● Saved data entries:
__________
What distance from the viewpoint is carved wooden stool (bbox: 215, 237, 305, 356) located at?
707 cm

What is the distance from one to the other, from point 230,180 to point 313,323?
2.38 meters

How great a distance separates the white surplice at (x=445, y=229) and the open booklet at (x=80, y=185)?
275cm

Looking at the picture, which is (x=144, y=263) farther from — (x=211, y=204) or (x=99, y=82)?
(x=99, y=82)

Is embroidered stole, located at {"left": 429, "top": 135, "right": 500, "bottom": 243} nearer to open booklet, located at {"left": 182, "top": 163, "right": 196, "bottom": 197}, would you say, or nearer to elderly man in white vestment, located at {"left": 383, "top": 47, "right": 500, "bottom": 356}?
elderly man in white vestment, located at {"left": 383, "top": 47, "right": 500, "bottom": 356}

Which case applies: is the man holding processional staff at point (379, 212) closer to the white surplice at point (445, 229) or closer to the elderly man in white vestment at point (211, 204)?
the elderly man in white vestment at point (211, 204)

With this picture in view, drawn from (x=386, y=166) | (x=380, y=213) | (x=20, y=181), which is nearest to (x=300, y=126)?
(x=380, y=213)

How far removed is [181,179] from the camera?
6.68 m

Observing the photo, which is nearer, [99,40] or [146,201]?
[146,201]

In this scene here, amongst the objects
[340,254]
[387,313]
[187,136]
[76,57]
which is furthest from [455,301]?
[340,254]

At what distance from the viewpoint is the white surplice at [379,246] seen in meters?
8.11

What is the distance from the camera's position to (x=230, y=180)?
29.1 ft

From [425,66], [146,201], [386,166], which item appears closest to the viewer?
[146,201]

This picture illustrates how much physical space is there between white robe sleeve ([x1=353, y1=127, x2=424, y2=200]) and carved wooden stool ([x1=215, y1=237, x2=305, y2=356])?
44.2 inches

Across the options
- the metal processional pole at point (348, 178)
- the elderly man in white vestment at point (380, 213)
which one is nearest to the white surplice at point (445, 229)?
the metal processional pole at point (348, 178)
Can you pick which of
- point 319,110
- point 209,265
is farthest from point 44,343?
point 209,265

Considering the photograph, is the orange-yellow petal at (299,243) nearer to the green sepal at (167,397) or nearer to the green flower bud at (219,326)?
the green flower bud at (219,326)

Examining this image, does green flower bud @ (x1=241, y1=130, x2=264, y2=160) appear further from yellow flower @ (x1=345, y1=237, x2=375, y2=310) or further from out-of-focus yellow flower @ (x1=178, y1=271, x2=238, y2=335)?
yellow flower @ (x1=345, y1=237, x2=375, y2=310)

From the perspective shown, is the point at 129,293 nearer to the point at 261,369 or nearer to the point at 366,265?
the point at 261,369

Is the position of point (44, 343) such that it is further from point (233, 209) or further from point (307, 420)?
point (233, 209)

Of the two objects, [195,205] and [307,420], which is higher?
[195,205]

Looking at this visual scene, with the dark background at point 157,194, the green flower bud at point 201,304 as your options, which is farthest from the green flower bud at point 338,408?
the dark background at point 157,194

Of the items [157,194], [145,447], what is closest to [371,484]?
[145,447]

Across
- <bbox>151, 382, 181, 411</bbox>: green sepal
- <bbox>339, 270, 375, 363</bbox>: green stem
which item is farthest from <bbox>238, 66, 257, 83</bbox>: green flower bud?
__________
● YOUR GOAL:
Quote every item above word for word, keeping each line as it stands.

● SOLUTION:
What distance from the viewpoint is carved wooden stool (bbox: 215, 237, 305, 356) located at?
707 cm

What is the distance from one to the other, from point 230,180 to point 313,323?
2.38 meters

How great a distance separates the white surplice at (x=445, y=229) and the open booklet at (x=80, y=185)?
275cm

Looking at the picture, which is (x=144, y=263) farther from — (x=211, y=204) or (x=99, y=82)?
(x=99, y=82)

Is embroidered stole, located at {"left": 429, "top": 135, "right": 500, "bottom": 243} nearer to open booklet, located at {"left": 182, "top": 163, "right": 196, "bottom": 197}, would you say, or nearer to elderly man in white vestment, located at {"left": 383, "top": 47, "right": 500, "bottom": 356}?
elderly man in white vestment, located at {"left": 383, "top": 47, "right": 500, "bottom": 356}

Which case applies: is the man holding processional staff at point (379, 212) closer to the white surplice at point (445, 229) or closer to the elderly man in white vestment at point (211, 204)?
the elderly man in white vestment at point (211, 204)

With this picture in view, drawn from (x=386, y=166) | (x=380, y=213) | (x=20, y=181), which is nearest to (x=300, y=126)?
(x=380, y=213)

How far removed is [181,179] from the camera?
6.68 m

Observing the photo, which is nearer, [99,40] or [146,201]?
[146,201]

In this scene here, amongst the objects
[340,254]
[387,313]
[187,136]
[76,57]
which is furthest from [455,301]?
[340,254]

At what distance from the viewpoint is the white surplice at [379,246] seen in meters?
8.11

What is the distance from the camera's position to (x=230, y=180)?
29.1 ft

From [425,66], [146,201], [386,166], which item appears closest to the viewer?
[146,201]

This picture illustrates how much physical space is there between white robe sleeve ([x1=353, y1=127, x2=424, y2=200]) and carved wooden stool ([x1=215, y1=237, x2=305, y2=356])?
44.2 inches

Across the options
- the metal processional pole at point (348, 178)
- the elderly man in white vestment at point (380, 213)
which one is nearest to the white surplice at point (445, 229)?
the metal processional pole at point (348, 178)
Can you pick which of
- point 319,110
- point 209,265
is farthest from point 44,343?
point 209,265

Considering the photograph, is the orange-yellow petal at (299,243) nearer to the green sepal at (167,397) or nearer to the green flower bud at (219,326)?
the green flower bud at (219,326)

Examining this image, does green flower bud @ (x1=241, y1=130, x2=264, y2=160) appear further from yellow flower @ (x1=345, y1=237, x2=375, y2=310) or further from out-of-focus yellow flower @ (x1=178, y1=271, x2=238, y2=335)?
yellow flower @ (x1=345, y1=237, x2=375, y2=310)

From the perspective shown, is the point at 129,293 nearer to the point at 261,369 or nearer to the point at 366,265?
the point at 261,369

Is the position of point (44, 343) such that it is further from point (233, 209) or further from point (307, 420)?
point (233, 209)

Of the two objects, [195,205] and [307,420], which is higher?
[195,205]

Looking at this visual scene, with the dark background at point 157,194, the green flower bud at point 201,304 as your options, which is farthest from the green flower bud at point 338,408?
the dark background at point 157,194

Of the items [157,194], [145,447], what is closest to [371,484]?
[145,447]

Across
- <bbox>151, 382, 181, 411</bbox>: green sepal
- <bbox>339, 270, 375, 363</bbox>: green stem
which item is farthest from <bbox>238, 66, 257, 83</bbox>: green flower bud?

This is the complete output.